GIVEN RECORDS:
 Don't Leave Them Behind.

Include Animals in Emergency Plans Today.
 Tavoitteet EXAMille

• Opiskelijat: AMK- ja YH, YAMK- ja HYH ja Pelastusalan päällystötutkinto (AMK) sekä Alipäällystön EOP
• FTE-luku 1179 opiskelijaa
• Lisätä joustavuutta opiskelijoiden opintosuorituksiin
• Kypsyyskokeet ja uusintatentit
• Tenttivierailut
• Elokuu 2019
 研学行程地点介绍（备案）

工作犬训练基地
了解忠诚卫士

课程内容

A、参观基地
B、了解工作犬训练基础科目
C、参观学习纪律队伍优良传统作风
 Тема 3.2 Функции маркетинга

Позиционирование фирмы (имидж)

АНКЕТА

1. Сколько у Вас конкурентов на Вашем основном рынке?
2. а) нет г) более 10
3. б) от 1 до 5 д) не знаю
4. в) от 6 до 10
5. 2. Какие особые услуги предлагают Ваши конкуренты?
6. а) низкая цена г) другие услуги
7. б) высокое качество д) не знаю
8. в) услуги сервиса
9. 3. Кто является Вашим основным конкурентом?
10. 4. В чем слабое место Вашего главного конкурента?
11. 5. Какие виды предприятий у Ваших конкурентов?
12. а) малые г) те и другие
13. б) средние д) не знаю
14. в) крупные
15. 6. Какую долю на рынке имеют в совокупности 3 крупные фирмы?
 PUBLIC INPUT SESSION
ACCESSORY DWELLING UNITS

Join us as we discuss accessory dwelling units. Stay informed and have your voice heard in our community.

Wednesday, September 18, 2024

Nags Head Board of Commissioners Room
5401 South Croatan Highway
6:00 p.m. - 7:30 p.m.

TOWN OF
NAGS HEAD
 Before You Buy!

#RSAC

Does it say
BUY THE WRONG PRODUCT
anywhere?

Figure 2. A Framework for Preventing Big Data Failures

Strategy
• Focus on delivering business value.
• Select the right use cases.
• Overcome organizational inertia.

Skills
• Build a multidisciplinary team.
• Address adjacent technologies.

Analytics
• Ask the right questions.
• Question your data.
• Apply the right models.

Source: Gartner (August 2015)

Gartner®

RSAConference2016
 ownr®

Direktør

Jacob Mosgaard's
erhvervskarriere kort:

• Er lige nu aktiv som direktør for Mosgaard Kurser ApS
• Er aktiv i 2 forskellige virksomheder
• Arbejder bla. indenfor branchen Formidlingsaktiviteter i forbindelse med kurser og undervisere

ASSIGNMENT: All the records above need to be output exactly, with none omitted.

WRITTEN REPLY:
 Don't Leave Them Behind.

Include Animals in Emergency Plans Today.
 Tavoitteet EXAMille

• Opiskelijat: AMK- ja YH, YAMK- ja HYH ja Pelastusalan päällystötutkinto (AMK) sekä Alipäällystön EOP
• FTE-luku 1179 opiskelijaa
• Lisätä joustavuutta opiskelijoiden opintosuorituksiin
• Kypsyyskokeet ja uusintatentit
• Tenttivierailut
• Elokuu 2019
 研学行程地点介绍（备案）

工作犬训练基地
了解忠诚卫士

课程内容

A、参观基地
B、了解工作犬训练基础科目
C、参观学习纪律队伍优良传统作风
 Тема 3.2 Функции маркетинга

Позиционирование фирмы (имидж)

АНКЕТА

1. Сколько у Вас конкурентов на Вашем основном рынке?
2. а) нет г) более 10
3. б) от 1 до 5 д) не знаю
4. в) от 6 до 10
5. 2. Какие особые услуги предлагают Ваши конкуренты?
6. а) низкая цена г) другие услуги
7. б) высокое качество д) не знаю
8. в) услуги сервиса
9. 3. Кто является Вашим основным конкурентом?
10. 4. В чем слабое место Вашего главного конкурента?
11. 5. Какие виды предприятий у Ваших конкурентов?
12. а) малые г) те и другие
13. б) средние д) не знаю
14. в) крупные
15. 6. Какую долю на рынке имеют в совокупности 3 крупные фирмы?
 PUBLIC INPUT SESSION
ACCESSORY DWELLING UNITS

Join us as we discuss accessory dwelling units. Stay informed and have your voice heard in our community.

Wednesday, September 18, 2024

Nags Head Board of Commissioners Room
5401 South Croatan Highway
6:00 p.m. - 7:30 p.m.

TOWN OF
NAGS HEAD
 Before You Buy!

#RSAC

Does it say
BUY THE WRONG PRODUCT
anywhere?

Figure 2. A Framework for Preventing Big Data Failures

Strategy
• Focus on delivering business value.
• Select the right use cases.
• Overcome organizational inertia.

Skills
• Build a multidisciplinary team.
• Address adjacent technologies.

Analytics
• Ask the right questions.
• Question your data.
• Apply the right models.

Source: Gartner (August 2015)

Gartner®

RSAConference2016
 ownr®

Direktør

Jacob Mosgaard's
erhvervskarriere kort:

• Er lige nu aktiv som direktør for Mosgaard Kurser ApS
• Er aktiv i 2 forskellige virksomheder
• Arbejder bla. indenfor branchen Formidlingsaktiviteter i forbindelse med kurser og undervisere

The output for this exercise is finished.